Les difficultés des universités kényanes datent des mesures d’ajustement structurel imposées par le FMI. Le système des droits d’auteur, héritage de la colonisation, a été complété par une loi en 2001. L’article analyse quelques procès nés d’une loi très favorable aux auteurs qui freine l’accès aux ressources didactiques mais l’université de Nairobi développe des cours en ligne.

Le développement des TIC a amené le Maroc a légiféré en 2000 et 2006 tout en offrant des exceptions au droit en faveur des lieux d’enseignement et des bibliothèques. Malgré tout la loi est souvent ignorée notamment en matière numérique dans ce pays où 12% de la population a accès à Internet.

Au Mozambique le coût des ressources didactiques est d’autant plus élevé pour les étudiants que les bibliothèques sont peu nombreuses et que le secteur de l’édition est quasi inexistant. La loi de 2001 prévoit des exceptions à des fins d’enseignement mais elle est à la fois peu connue et peu appliquée. On remarque la faiblesse de la production locale de ressources didactiques, et malgré des progrès en matière d’accès aux ressources numériques, des difficultés économiques et linguistiques par l’usage du portugais.

Si le Sénégal a depuis 1973 une loi, proche des lois françaises, la nouvelle loi de 2008 ne s’offre pas de système spécifique pour l’enseignement à distance ou en ligne. Après quelques essais coûteux et peu efficaces, l’université de Dakar a choisi de développer des formations en ligne sous licence libre.
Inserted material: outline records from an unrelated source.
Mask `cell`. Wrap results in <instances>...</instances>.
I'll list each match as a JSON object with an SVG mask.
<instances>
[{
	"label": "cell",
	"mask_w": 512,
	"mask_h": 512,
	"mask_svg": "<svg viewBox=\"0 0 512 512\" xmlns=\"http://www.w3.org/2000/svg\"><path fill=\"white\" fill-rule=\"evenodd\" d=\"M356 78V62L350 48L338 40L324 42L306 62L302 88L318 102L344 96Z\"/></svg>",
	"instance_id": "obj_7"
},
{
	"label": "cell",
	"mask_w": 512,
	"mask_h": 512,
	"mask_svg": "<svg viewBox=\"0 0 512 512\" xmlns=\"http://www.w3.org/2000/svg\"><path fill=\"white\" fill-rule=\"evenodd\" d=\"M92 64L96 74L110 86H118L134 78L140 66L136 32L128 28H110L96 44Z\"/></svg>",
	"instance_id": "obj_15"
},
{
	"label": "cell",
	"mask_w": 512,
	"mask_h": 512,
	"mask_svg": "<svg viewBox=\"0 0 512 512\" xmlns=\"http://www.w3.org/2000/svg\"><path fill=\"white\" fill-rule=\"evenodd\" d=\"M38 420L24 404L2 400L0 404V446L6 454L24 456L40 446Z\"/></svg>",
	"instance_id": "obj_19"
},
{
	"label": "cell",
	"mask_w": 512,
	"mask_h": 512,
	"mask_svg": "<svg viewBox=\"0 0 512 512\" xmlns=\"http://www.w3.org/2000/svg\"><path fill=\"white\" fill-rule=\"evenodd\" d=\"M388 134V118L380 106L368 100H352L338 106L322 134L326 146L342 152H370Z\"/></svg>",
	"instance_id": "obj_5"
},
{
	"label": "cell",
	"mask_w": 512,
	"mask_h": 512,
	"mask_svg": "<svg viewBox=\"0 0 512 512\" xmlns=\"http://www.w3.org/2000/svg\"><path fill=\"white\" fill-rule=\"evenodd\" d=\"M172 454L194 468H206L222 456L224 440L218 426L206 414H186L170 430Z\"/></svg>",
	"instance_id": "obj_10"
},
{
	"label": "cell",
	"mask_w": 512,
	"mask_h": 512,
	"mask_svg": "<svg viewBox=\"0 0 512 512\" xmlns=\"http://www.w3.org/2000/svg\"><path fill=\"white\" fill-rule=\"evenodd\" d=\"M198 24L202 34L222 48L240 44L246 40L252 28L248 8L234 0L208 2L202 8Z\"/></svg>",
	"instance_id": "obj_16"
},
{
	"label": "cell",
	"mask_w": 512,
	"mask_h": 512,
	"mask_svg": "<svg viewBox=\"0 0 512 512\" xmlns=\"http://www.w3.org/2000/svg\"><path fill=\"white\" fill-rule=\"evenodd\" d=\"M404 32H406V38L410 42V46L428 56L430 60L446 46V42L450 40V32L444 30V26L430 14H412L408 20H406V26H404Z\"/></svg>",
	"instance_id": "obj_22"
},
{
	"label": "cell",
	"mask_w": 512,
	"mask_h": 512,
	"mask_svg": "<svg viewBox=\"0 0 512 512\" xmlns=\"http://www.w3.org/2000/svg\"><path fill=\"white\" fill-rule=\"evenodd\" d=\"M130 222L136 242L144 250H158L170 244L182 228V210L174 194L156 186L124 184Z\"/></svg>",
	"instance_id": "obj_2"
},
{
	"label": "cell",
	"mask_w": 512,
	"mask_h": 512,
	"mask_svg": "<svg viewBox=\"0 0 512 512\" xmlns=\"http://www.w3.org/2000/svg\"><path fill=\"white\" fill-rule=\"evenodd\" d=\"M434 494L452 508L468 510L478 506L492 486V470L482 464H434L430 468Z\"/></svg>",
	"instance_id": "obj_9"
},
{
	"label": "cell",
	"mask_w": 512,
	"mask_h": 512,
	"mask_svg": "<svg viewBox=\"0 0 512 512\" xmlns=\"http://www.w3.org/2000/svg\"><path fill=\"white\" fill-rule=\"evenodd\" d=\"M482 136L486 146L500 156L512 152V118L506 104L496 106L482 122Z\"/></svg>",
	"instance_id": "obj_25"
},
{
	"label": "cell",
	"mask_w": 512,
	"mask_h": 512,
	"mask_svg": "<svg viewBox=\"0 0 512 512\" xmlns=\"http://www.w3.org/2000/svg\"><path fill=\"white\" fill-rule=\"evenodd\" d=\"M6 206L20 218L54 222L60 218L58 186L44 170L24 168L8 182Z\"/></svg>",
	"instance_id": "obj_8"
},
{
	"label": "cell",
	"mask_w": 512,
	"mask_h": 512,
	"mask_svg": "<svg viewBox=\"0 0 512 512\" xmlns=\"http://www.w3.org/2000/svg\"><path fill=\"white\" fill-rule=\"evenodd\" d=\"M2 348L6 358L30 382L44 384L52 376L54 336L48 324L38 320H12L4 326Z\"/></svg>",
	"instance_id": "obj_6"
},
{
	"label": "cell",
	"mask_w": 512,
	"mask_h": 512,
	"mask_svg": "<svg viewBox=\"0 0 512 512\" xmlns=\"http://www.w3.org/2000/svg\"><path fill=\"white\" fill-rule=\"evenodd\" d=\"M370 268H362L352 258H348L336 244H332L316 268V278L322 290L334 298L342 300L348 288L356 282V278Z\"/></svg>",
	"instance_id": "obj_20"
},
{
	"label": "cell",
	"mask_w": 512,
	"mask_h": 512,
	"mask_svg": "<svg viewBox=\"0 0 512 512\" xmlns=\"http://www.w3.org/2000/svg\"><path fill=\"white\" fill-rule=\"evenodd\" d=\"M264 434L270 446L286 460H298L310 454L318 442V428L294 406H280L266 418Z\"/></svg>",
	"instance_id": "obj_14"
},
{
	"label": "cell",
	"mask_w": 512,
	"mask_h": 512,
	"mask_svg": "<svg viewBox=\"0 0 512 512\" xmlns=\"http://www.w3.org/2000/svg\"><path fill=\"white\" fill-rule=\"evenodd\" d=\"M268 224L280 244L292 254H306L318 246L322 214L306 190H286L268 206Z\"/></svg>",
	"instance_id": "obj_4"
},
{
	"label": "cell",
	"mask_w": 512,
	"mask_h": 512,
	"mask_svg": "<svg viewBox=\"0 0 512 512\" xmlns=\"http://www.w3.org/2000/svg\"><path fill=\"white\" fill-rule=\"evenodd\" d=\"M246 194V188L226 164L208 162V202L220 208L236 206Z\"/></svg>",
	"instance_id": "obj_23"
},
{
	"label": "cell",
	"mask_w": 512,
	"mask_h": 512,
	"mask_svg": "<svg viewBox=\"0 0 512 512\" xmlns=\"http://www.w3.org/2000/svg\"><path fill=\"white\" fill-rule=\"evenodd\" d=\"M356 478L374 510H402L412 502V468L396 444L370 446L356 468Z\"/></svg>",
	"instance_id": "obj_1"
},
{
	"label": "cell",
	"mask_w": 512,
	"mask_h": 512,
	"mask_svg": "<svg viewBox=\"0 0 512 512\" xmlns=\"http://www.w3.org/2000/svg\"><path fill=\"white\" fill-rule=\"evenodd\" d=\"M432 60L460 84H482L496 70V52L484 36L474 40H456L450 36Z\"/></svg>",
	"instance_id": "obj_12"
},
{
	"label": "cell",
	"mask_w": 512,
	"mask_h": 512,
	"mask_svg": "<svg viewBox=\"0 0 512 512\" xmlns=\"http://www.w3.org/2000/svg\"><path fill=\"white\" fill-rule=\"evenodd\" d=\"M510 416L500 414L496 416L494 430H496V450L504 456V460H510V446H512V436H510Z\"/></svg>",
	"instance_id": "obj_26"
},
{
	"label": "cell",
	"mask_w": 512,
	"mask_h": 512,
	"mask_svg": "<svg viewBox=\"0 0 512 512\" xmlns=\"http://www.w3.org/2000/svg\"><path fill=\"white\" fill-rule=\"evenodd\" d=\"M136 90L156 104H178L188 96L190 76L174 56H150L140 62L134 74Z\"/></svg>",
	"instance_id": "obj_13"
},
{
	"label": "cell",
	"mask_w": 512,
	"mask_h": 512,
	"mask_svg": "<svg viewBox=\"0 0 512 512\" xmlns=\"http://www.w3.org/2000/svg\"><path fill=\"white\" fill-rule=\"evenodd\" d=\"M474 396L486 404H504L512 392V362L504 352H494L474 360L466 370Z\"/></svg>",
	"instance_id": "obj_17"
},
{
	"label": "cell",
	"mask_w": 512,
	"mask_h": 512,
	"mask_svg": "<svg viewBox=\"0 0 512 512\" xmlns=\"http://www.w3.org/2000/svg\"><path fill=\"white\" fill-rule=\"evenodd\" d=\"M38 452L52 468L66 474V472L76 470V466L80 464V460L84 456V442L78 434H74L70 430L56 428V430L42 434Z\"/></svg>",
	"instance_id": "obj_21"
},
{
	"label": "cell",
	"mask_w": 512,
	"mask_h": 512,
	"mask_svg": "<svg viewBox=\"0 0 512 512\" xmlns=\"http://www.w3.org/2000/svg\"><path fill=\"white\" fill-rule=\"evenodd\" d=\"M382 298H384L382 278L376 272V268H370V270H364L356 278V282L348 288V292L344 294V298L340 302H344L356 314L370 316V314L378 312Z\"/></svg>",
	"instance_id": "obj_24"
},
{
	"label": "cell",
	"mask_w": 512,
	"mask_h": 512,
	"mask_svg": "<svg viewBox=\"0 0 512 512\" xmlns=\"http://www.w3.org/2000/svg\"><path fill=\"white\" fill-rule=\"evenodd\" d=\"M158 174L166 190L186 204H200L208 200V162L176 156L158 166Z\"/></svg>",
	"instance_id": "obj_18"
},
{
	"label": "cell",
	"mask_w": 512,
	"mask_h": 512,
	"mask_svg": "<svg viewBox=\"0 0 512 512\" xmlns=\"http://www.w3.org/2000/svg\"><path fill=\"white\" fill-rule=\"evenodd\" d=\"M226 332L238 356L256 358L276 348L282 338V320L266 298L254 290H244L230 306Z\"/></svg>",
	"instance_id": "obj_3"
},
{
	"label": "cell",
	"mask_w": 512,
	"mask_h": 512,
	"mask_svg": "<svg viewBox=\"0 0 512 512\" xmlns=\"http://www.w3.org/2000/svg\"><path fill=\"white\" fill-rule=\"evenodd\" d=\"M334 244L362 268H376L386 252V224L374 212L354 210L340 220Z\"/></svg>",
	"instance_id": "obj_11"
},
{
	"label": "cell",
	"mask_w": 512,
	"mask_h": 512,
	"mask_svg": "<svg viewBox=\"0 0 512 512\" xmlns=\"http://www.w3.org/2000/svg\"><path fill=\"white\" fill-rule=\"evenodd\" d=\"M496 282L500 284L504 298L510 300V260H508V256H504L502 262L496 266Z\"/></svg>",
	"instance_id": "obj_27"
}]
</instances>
On constate que les bibliothèques ont peu de moyens pour financer l’accès aux ressources didactiques en lignes comme les revues scientifiques.

La situation de l’Afrique du sud semble plus favorable : deux lois en matière de droits d’auteurs 1978 et 2008 avec des exceptions pour l’utilisation des œuvres à des fins d’enseignement. Il existe même un groupe de travail des ressources libres de droits comme par exemple : Free Hight School Science Texts qui développe sur internet des manuels de mathématiques, de physique et de chimie.

Enfin l’Ouganda a consenti un effort récent de scolarisation mais développe aussi des bourses d’études supérieures pour les jeunes filles. La notion de droit d’auteur introduite par la colonisation a fait l’objet d’une loi en 2006 qui prévoit des exceptions pour une « utilisation équitable » à des fins de recherche, d’enseignement et permet la reproduction des ouvrages par les bibliothèques publiques mais qui ne dit rien sur l’apprentissage en ligne.

Le chapitre de conclusion vise à faire une synthèse. Il met en lumière l’existence dans plusieurs pays d’une protection « des expressions culturelles et du folklore », certes intéressante mais quand, comme au Ghana, elle est appliquée aussi aux nationaux elle constitue un frein. Les auteurs insistent sur les situations très variables des exceptions à la loi qui, là où elles existent, contribuent à favoriser l’accès aux ressources didactiques. Enfin, la gestion des droits numériques est encore peu élaborée sans doute du fait de la faible infrastructure sauf en Afrique du Sud. Les auteurs concluent sur la nécessité d’une redéfinition de la notion de droit d’auteur plus conforme aux réalités économiques des étudiants et bibliothèques et qui protégerait les auteurs et favoriserait la création.